◆ **Action item**
When the data below is printed, every line must match exactly and the images must be absent.

◆ **Data**
_____
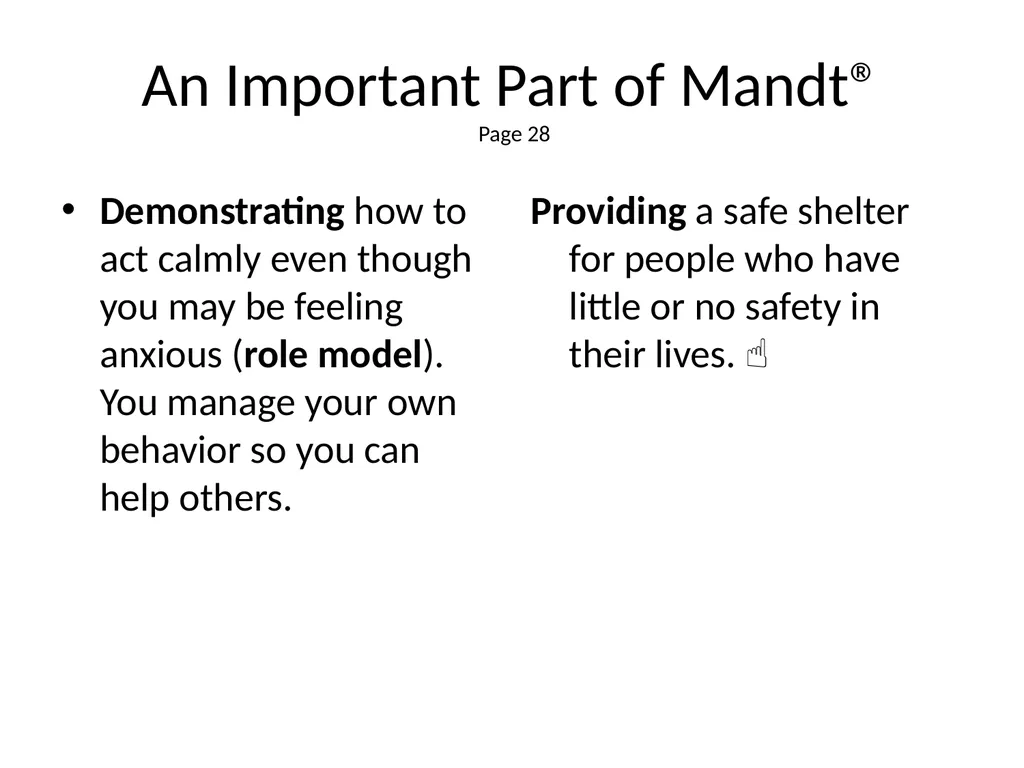 An Important Part of Mandt®
Page 28

• Demonstrating how to act calmly even though you may be feeling anxious (role model). You manage your own behavior so you can help others.

Providing a safe shelter for people who have little or no safety in their lives. ☝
_____
◆ **Output of the exercise**
 An Important Part of Mandt®
Page 28

• Demonstrating how to act calmly even though you may be feeling anxious (role model). You manage your own behavior so you can help others.

Providing a safe shelter for people who have little or no safety in their lives. ☝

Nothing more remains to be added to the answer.